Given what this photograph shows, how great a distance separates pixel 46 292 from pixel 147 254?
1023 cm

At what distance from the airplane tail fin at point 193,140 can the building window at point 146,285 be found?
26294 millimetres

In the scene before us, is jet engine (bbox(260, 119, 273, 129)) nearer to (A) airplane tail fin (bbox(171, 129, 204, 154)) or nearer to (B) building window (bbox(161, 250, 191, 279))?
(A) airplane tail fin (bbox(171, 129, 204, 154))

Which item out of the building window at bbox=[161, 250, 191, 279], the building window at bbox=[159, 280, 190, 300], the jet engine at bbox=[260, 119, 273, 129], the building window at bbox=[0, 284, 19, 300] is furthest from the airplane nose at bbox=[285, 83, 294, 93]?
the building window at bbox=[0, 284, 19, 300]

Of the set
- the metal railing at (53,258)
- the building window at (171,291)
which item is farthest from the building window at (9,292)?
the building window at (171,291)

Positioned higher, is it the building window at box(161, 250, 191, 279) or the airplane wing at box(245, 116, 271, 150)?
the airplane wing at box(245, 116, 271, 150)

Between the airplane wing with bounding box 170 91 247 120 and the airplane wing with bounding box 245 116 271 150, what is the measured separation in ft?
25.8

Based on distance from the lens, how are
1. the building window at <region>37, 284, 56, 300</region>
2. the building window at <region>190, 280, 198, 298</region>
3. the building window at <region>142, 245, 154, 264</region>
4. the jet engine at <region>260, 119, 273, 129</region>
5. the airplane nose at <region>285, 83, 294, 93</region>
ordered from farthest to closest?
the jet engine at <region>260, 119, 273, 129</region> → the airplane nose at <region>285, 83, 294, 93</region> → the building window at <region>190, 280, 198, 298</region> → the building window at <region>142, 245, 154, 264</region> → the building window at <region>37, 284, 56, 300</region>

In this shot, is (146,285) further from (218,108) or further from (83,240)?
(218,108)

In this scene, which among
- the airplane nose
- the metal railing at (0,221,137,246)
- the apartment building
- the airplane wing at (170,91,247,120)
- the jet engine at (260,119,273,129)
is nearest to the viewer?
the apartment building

## Task goal
Copy the items word for word, beginning with the first line and stopping after the line that contains "26294 millimetres".

## Correct output
Given what this photograph shows, how great a distance separates pixel 46 292 from pixel 147 254?
1023 cm

At what distance from the airplane tail fin at point 193,140 can the building window at point 146,285 be found?
26294 millimetres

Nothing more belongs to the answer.